Berlin has one of the biggest discrepancies between male and female salaries in all of Europe, with women earning 21% less than their male counterparts. In order to highlight the issue, women traveling on Berlin’s busses, trams, and metro will pay 21% less for tickets on March 18, Germany’s Equal Pay Day. The slogan for the “Frauenticket” awareness campaign is “Mind the pay gap.”

According to The Guardian, Germany ranks among the worst in Europe for pay inequality, alongside Estonia, the Czech Republic and the UK, each country with a gap of more than 20%.

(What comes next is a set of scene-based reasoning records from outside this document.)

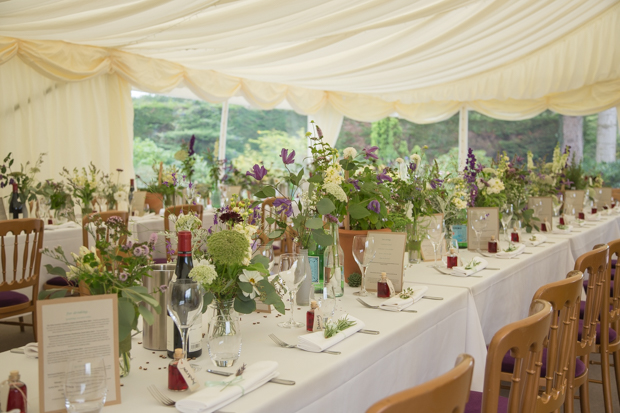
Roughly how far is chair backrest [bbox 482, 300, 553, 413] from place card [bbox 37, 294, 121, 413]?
0.81 meters

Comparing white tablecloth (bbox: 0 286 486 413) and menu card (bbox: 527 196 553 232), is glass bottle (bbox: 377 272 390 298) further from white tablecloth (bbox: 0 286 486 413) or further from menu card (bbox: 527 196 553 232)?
menu card (bbox: 527 196 553 232)

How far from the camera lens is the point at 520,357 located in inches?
52.0

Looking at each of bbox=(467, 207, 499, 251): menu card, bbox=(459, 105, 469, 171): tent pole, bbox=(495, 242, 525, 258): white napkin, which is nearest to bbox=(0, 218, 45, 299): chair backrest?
bbox=(467, 207, 499, 251): menu card

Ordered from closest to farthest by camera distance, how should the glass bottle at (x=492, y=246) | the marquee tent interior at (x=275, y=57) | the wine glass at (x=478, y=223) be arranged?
Result: the glass bottle at (x=492, y=246)
the wine glass at (x=478, y=223)
the marquee tent interior at (x=275, y=57)

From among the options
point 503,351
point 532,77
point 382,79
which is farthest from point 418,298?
point 532,77

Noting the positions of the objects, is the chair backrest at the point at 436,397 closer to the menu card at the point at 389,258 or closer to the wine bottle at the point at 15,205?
the menu card at the point at 389,258

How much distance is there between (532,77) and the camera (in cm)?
903

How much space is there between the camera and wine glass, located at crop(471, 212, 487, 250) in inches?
132

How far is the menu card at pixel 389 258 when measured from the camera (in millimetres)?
2248

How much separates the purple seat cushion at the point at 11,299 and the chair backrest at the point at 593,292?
3.10 metres

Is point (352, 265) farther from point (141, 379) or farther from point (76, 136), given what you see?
point (76, 136)

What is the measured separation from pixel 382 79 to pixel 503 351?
26.5 feet

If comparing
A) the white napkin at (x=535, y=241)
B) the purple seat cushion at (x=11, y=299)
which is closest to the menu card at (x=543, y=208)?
the white napkin at (x=535, y=241)

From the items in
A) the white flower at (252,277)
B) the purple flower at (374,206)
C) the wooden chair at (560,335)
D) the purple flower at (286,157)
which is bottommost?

And while I wouldn’t argue with a cheaper ticket, some say the campaign does little to effect real change, which might also be true:

“It’s as if you’d raise a small child’s pocket money just once by €1.50,” says Maren Jasper-Winter, women’s spokesperson for the pro-business FDP party in the Berlin House of Representatives. “This doesn’t help any woman and is completely irrelevant in view of the challenges for equal rights in the world of work.”

Even the organization that runs public transport in Berlin, the BVG, has plenty of room for improvement when it comes to issues of inequality. The Guardian reports that just one-fifth of its employees are women, though it hired a female CEO (its first) in 2010.

“You have to speak out when people are treated differently for no reason,” BVG said in a statement. “This is a small gesture of solidarity, though it is nothing in comparison with what women are deprived of in income every year.”